Acute nicotine exposure and modulation of a spinal motor circuit in embryonic zebrafish.

The zebrafish model system is ideal for studying nervous system development. Ultimately, one would like to link the developmental biology to various aspects of behavior. We are studying the consequences of nicotine exposure on nervous system development in zebrafish and have previously shown that chronic nicotine exposure produces paralysis. We also have made observations that the embryos moved in the initial minutes of the exposure as the bend rates of the musculature increased. This nicotine induced behavior manifests as an increase in the rate of spinal musculature bends, which spontaneously begin at approximately 17 h post fertilization. The behavioral observations prompted the systematic characterization of nicotine-induced modulation of zebrafish embryonic motor output; bends of the trunk musculature. We first characterized embryonic motor output in zebrafish embryos with and without their chorions. We then characterized the motor output in embryos raised at 28 degrees C and 25 degrees C. The act of dechorionation along with temperature influenced the embryonic bend rate. We show that nicotine exposure increases embryonic motor output.

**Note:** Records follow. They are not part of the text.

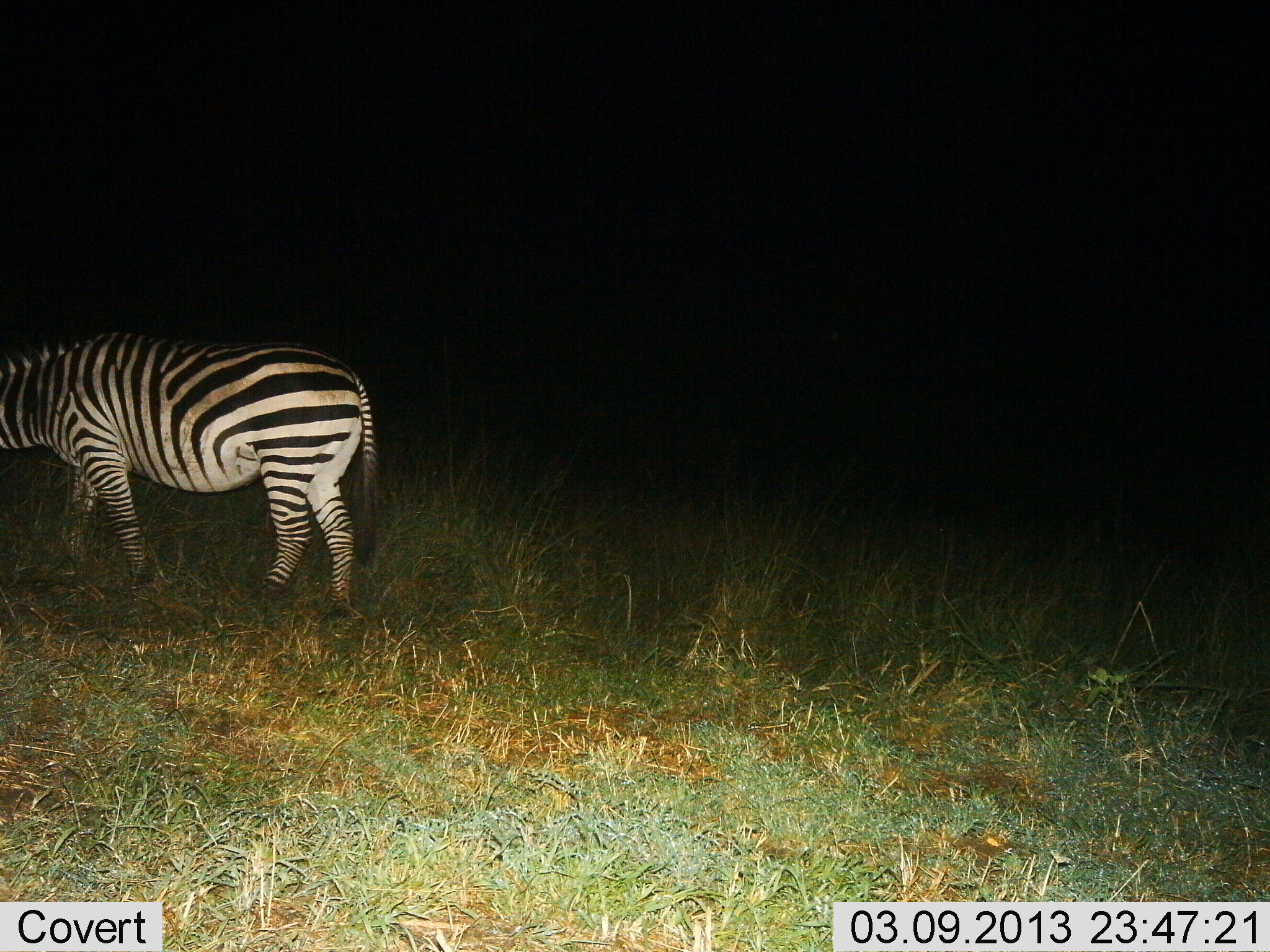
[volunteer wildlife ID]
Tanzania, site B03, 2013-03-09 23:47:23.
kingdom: Animalia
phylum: Chordata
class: Mammalia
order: Perissodactyla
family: Equidae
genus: Equus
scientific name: Equus quagga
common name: plains zebra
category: zebra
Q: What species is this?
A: Zebra (plains zebra) (Equus quagga).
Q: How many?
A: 1.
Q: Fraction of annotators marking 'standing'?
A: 50%.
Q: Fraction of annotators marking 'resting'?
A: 0%.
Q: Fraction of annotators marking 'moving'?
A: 42%.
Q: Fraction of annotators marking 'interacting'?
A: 0%.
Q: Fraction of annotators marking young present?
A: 0%.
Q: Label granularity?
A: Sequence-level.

Nicotine exposure caused the musculature bends to alternate in a left-right-left fashion. Nicotine was able to produce this phenotype in embryos lacking supraspinal input. We then characterize the kinetics of nicotine influx and efflux and demonstrate that nicotine as low as 1 microM can disrupt embryonic physiology. Taken together, these results indicate the presence of nicotinic acetylcholine receptors (nAChRs) associated with embryonic spinal motor circuits early in embryogenesis.